# WHAT THE EXERCISE ASKS:
Carry on the news report about the SEC suing Elon Musk for fraud, beginning right after its final sentence.

# TEXT SEGMENT:

#####

Technology

SEC sues Elon Musk for fraud

The Securities and Exchange Commission (SEC) is suing Tesla CEO Elon Musk according to a Manhattan court docket.

The suit alleges that Musk committed securities fraud. Shares of Tesla immediately dipped by roughly 4 percent after the news.

{mosads}The SEC is seeking to remove Musk from Tesla and ban him from being an officer of a publicly traded company. The commission is also suing Musk to pay civil penalties for the alleged fraud and to forfeit any profit made from the actions stated in their charges.

Musk is one of the highest profile executives the agency has pursued fraud charges against.

The SEC along with the Department of Justice was investigating the company after Musk tweeted earlier in the year that he had secured funding to take Tesla private at $420 a share.

“Am considering taking Tesla private at $420. Funding secured.” Musk tweeted in August.

The SEC concluded in its investigation that “[t]his statement was false and misleading.”

The agency also charged that three other Musk statements that day about the company potentially going private were also misleading.

“Musk knew or was reckless in not knowing that each of these statements was false and/or misleading because he did not have an adequate basis in fact for his assertions,” the SEC wrote in its complaint.

#####

# DATASET EXCERPT:

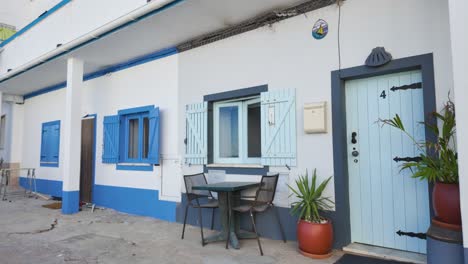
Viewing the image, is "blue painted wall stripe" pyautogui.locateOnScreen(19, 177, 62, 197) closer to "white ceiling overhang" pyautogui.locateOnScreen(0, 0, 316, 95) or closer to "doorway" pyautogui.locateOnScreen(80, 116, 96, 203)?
"doorway" pyautogui.locateOnScreen(80, 116, 96, 203)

#####

# RESULT:
“When he made these statements, Musk knew that he had never discussed a going-private transaction at $420 per share with any potential funding source, had done nothing to investigate whether it would be possible for all current investors to remain with Tesla as a private company via a ‘special purpose fund,’ and had not confirmed support of Tesla’s investors for a potential going-private transaction,” it continued.

After the initial tweet, Musk claimed to The New York Times that it was an attempt at transparency. He said he landed on the number 420 not to make a weed joke as some speculated, but because he intended to offer $419 a share, a roughly 20 percent premium over the stocks then price.

He decided to round up a dollar telling The New York Times that the price per share was “better karma at $420 than at $419.”

“But I was not on weed, to be clear,” he added.

He later smoked weed during a September interview with podcast host, Joe Rogan, which sent Tesla’s share prices into a temporary spiral.

Updated at 5:33 p.m.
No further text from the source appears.